- Genre: country music
- Country of origin: Canada
- Original language: English
- No. of seasons: 10

Production
- Producer: Dave Thomas
- Running time: 30 minutes

Original release
- Network: CBC Television
- Release: 30 June 1956 – 25 June 1965

= Country Hoedown =

Canadian country music television series

Country Hoedown was a Canadian country music television series which aired on CBC Television from 1956 to 1965.

==Premise==
Gordie Tapp hosted the series and also performed in sketches portraying characters such as Cousin Clem which he later reprised for Hee Haw.

King Ganam and his band, the Sons of the West, were featured from the initial years of the series. Ganam's band included Tommy Hunter who later starred in his own CBC series.

Performers frequently seen on the series included Al Cherney, Tommy Common, Johnny Davidson, Mary Frances, Pat Hervey, and Wally Traugot. Lorraine Foreman and the Hames Sisters came from the Pick the Stars series. Gordon Lightfoot was at one point a member of the Singin' Swingin' Eight, the programme's square dance singing ensemble. The Country Hoedown orchestra was led by Lloyd Cooper.

Episodes began with the song "Come Right In. It's Country Hoedown time", then Tapp's welcome message, "Hi there, friends and neighbours." The concluding song, featuring the whole cast, was "Love is the Only Thing".

==Production==
The programme's set consisted of a barn setting on a stage.

==Scheduling and reception==
Country Hoedown aired on Saturdays at 9:00 p.m. as a mid-year substitute for On Camera in 1956. From 28 September 1956, it aired Fridays at 9:30 p.m. as a regular season programme until July 1959. From October 1959, it was rescheduled to 8:00 p.m., still on Fridays, until its final episode was broadcast on 25 June 1965.

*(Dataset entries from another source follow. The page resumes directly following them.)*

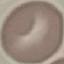

Summary:
  - Result: no malaria parasites seen
  - Capture: smartphone camera at the microscope eyepiece
  - Preparation: thin blood film
  - Image type: cell patch, automatically extracted from a larger field of view and resized to 64 × 64 pixels
  - Stain: Giemsa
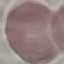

International Surveys television ratings in 1960 and 1961 indicated that Country Hoedown and Don Messer's Jubilee were most popular among rural viewers, and among viewers outside British Columbia, Ontario, and Quebec. Other surveys indicated that the show received higher approval than for the other Toronto-produced CBC variety productions. However, its popularity deteriorated by the mid-1960s despite improvements to the sketch content and the sets. Country Hoedown was later succeeded by the relatively flashy The Tommy Hunter Show.